Мейси одолевали прежние мысли. Происходящее вокруг только подстегивало их — по всему Лондону люди стояли в очередях за пособием или к фабрикам, на которых, по слухам, есть работа. А ведь как поговаривают, может стать еще хуже!
Кто-то из бедолаг хромал, у кого-то виднелись шрамы, по лицам многих было понятно, что они дошли до последней черты. Мужчины и женщины, которые не так давно были так нужны своей стране, теперь оказались без средств к существованию. Забытые герои, ведущие очередную битву.
Добравшись до конторы в окончательно расстроенных чувствах, Мейси подошла к телефону, позвонила в Скотленд-Ярд и попросила соединить ее со Стрэттоном.
— Да! — раздался в трубке запыхавшийся голос инспектора.
— Инспектор Стрэттон, мне бы хотелось встретиться и переговорить с вами. Не могли бы вы подойти в то же кафе, скажем, к половине одиннадцатого?
— Хорошо. Но надеюсь, дело важное.
— Важное? Вот и скажете мне при встрече, важен ли вам Гарри Бассингтон-Хоуп. — Мейси не стала дожидаться ответа и бросила черную блестящую трубку на рычаг.
Посмотрела сперва на наручные, потом на настенные часы. Через полчаса должна прийти Джорджина. Надо собраться перед встречей, которой Мейси боялась, потому что какая-то часть ее вовсе не желала успокаиваться, а, напротив, желала бросить с лицо гостье всю ярость, копившуюся в ней со вчерашнего вечера. И тут зазвонил телефон.
— Фицрой…
— Мейси!
— А… Здравствуй, Эндрю.
— Судя по голосу, ты не очень рада меня слышать.
Мейси отрицательно покачала головой, будто Эндрю Дин мог ее видеть.
— Нет, вовсе нет. Занята немного, вот и все.
— Ты всегда занята.
Зря он это сказал. Обидные слова в неподходящее время сыграли роль спички, поднесенной к сухому дереву.
— Да, Эндрю, вполне возможно. Возможно, умирающий ребенок стоит того, чтобы им заниматься, равно как и убитый художник. Возможно, тебе есть смысл вернуться к собственным делам и оставить меня наедине с моими.
— Это несправедливо, Мейси. Ты не единственный человек в мире, у которого есть важные дела, и далеко не единственный, кто часто сталкивается со смертью. Приезжай ко мне на работу — увидишь!
— Эндрю, я…
— Поговорим при встрече. Судя по всему, нам нужно многое обсудить.
— Ты прав.
— Тогда до свидания. По опыту знаю, что когда ты занята, разговора не получится. Позвоню в другой раз.
В трубке щелкнуло. В бессильной ярости Мейси швырнула ее на рычаг и потерла переносицу.
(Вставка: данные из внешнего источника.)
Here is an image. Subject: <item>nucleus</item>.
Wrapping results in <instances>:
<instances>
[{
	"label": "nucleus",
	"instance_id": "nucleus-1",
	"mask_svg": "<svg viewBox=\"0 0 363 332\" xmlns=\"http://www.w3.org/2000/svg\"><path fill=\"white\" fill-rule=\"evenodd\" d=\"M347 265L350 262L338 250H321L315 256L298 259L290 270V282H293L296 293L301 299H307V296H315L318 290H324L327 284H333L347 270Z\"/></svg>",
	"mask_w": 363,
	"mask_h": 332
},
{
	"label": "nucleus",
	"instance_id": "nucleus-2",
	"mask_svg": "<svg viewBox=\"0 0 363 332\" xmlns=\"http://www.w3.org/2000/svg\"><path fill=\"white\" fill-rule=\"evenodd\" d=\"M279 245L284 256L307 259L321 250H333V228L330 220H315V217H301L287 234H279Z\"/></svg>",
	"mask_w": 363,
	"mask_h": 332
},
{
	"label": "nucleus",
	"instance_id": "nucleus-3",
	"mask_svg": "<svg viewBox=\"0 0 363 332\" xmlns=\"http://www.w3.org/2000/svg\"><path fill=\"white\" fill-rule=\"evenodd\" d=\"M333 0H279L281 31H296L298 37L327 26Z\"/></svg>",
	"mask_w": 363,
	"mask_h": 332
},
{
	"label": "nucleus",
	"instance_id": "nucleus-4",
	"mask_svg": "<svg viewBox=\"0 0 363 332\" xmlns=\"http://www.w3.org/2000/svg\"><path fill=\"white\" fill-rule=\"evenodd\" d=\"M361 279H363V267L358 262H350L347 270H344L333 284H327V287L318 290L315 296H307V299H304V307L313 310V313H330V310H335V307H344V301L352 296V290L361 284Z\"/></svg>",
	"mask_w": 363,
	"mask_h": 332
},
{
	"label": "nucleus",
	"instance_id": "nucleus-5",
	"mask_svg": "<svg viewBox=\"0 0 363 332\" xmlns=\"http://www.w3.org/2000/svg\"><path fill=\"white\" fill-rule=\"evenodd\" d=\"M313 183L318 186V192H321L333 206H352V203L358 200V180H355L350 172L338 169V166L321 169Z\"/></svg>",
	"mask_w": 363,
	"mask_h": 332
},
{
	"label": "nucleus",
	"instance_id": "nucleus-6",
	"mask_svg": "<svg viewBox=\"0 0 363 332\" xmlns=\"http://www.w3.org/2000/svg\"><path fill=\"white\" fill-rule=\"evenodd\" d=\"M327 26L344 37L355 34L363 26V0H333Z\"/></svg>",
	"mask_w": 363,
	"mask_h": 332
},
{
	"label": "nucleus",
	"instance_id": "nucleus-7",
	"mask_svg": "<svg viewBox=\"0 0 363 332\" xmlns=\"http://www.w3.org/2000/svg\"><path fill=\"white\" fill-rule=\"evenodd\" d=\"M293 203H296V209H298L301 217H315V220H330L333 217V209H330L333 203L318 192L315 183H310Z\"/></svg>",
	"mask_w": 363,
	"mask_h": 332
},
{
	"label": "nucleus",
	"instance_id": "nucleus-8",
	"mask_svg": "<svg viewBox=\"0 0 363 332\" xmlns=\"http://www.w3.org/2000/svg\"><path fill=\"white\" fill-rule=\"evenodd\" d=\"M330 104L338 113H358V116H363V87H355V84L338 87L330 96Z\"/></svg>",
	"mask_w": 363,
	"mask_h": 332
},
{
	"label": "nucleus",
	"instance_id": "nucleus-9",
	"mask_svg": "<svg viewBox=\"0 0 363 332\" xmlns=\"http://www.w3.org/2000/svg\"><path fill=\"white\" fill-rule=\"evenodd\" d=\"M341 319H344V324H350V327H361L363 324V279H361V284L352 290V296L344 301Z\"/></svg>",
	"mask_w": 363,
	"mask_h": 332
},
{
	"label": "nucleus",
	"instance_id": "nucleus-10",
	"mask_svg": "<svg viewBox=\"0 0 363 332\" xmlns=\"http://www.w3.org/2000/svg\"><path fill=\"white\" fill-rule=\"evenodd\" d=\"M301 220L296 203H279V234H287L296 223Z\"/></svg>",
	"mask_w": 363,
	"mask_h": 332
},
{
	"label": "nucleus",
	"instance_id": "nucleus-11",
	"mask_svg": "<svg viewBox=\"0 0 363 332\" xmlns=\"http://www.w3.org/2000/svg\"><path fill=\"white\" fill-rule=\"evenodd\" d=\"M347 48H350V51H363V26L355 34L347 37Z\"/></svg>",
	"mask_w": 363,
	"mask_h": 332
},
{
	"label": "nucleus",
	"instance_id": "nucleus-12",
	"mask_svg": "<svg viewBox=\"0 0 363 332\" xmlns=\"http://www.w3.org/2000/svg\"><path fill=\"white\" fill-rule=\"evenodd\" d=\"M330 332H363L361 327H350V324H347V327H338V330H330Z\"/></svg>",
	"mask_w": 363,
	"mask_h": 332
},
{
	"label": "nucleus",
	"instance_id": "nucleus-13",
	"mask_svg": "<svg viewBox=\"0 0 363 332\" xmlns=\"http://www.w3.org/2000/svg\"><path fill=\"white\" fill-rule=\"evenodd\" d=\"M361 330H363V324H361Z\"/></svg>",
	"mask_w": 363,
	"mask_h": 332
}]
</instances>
Нет, не так представляла она себе решающее объяснение с Эндрю. Конечно, она понимала, что была чрезмерно, непростительно резка. Позволила тревоге за больного ребенка вылиться в скандал, который все равно ничего не решал. Но так или иначе, сейчас не время терзаться — впереди рабочий день.
Другая женщина ждала бы нового звонка и разговора, полного взаимных извинений, или позвонила бы сама, чтобы сказать, что раскаивается. А Мейси уже вовсю обдумывала свою собственную фразу. «Убитый художник». Она старалась оставаться нейтральной как можно дольше, говорила Билли, что версию о насильственной смерти они будут рассматривать только для того, чтобы подстегнуть расследование, и до этой минуты не высказывала своего личного отношения к делу. Возможно ли, что теперь, на волне гнева, у нее наконец-то сработала интуиция?